# [Exercises]
1. Answer these questions from the cybersecurity awareness text.
(a) Who does the writer say are the last people needing more cybersecurity awareness?
(b) What research quantified what the writer calls security's "spiral of more"?
(c) Who has been successful in vishing IT admins to gain access?
2. Write a continuation of the cybersecurity awareness text, starting after its final paragraph.

# [Supplied passage]
▶

I love watching security vendor marketers latch onto Cybersecurity Awareness Month as an opportunity to make cybersecurity professionals more aware of cybersecurity. I find it funny and frustrating because isn’t the purpose of Cybersecurity Awareness Month to make end users more aware of cybersecurity and cyber safety? The last people who need more cybersecurity awareness are the defenders who live and breathe it all day, every day. Know your audience, please.
Two sides to the end user cyber awareness coin
In the intro blog to this series, I offered up our take on there are two sides to the end user cyber awareness coin. On one side is end user awareness around adopting safe cyber practices, AND on the other side is end user awareness of the direct human impact of not doing so. Subject to every end user’s innocent mistake, error in judgment, or policy side-step is another human – the defender – tasked with protecting the organization at large from falling victim to a cyberattack, and end users need to know, what they do (or don’t do) has a direct impact on that person’s well-being.
We call it the “Defenders’ Dilemma”
In our State of Threat Detection 2023 research, we quantified what we have been referring to as security’s “spiral of more” and what end users may not be aware of is how their actions often trigger and feed this spiral.
More attack surface, more exposure
Attackers are clever. They know that one of the best routes to infiltrate an organization is through preying on human nature. Call it social engineering, phishing, or vishing, even the most well-intentioned, security- aware end user can fall victim to an attacker’s charms. Scattered Spider has proven successful in vishing IT admins to gain access, and with technology like Generative AI and Large Language Models (LLMs), attackers’ ability to convince end users to commit, click and/or divulge credentials will only get better. Falling victim to attackers’ cleverness starts the spiral. They are in, and you invited them.
More visibility gaps, blind spots
Now some end users might say “oops” and trust the security team will see the attacker is in and stop them. Afterall, “it’s their job.” I am sure your co-workers (defenders) appreciate the trust and vote of confidence, but this is not always the case. What end users need to know is that attackers are very good at looking like you, doing what you do, masking themselves as you to move around the organization. They are really good at assuming the roles of people with higher privileges than you and this is when things get even worse. You invited them in, and now they used you to get an all-access pass.

◀

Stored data
▶

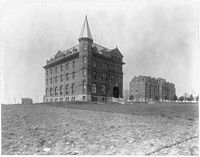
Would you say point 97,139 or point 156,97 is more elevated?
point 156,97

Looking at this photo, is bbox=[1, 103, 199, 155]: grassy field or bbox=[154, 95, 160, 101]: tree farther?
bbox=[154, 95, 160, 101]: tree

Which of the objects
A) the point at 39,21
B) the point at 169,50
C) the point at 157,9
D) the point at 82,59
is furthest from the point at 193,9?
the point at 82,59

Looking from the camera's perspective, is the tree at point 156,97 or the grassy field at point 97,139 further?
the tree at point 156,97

◀
▶

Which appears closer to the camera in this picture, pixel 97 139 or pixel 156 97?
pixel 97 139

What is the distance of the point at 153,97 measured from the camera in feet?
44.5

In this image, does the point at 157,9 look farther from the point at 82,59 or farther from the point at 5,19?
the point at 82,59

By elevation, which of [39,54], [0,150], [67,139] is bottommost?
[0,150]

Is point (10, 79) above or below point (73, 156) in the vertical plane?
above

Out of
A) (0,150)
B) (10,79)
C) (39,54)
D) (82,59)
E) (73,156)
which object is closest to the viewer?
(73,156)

◀

# [Results]
1.
(a) The defenders who live and breathe cybersecurity all day, every day.
(b) The State of Threat Detection 2023 research.
(c) Scattered Spider.

2.
More alerts, more false positives
This time some end users might say, “that’s okay, I am sure security will get some sort of alert or heads up – I've seen movies about it.” Little do end users realize that your co-workers – the defenders – get on average 4,484 alerts per day. 4,484 things to review. Imagine if your to-do list was 4,484 items long every day. Now, it’s humanly impossible to look at 4,484 alerts even for the savviest defender, so your security team does their best to look at about one-third of them, and guess what – 83% of the one-third of alerts are false alarms, not a priority, a waste of their time. Imagine the frustration. We’ve all been there – working on a project someone else deemed a priority only to find it yielded zero results. Now imagine doing that every day, all day long, focused on protecting the organization only to find 17% of the work you did had meaning.
More unknown hybrid attacks
I know some end users might be thinking, “it can’t be that bad. If my actions were so bad, wouldn’t we be breached and in the headlines all the time.” Not so fast. What end users might not realize is what defenders are doing behind the scenes to keep the company out of the headlines. It’s no easy task. Attackers are clever at getting in, masking themselves as employees, and hiding in an alert queue in the thousands. In fact, 97% of defenders worry about missing a relevant security event because it’s buried in alerts. What’s more, 71% believe the organization has likely been compromised and they don’t know about it yet. One thing that makes defenders’ job so difficult is that often they are dealing with unknowns – until they become known, then the real work kicks in. Little do end users realize that behind the scenes, defenders are working tirelessly to connect the dots. Assembling, aggregating, and analyzing disparate data sets to diagnose the problem at hand, so they can confidently take action to halt any headline from happening.
More emerging, advanced hybrid attackers
“Breach headline averted, reputation, operations, and revenue intact, so all is well. Kudos security team for doing your job,” a more opinionated end user might say. I say find some empathy. For every late night, weekend war room, family-time sacrificed, there is another attack brewing, another attack to defend. The one thing about cyber attackers, they are always trying to stay one step ahead. They’re doing their research on you — using your LinkedIn profile, social media activity, publicly available information, whatever they can get their hands on to fool you into letting them in, and when you do, this vicious spiral continues, grows, accelerates.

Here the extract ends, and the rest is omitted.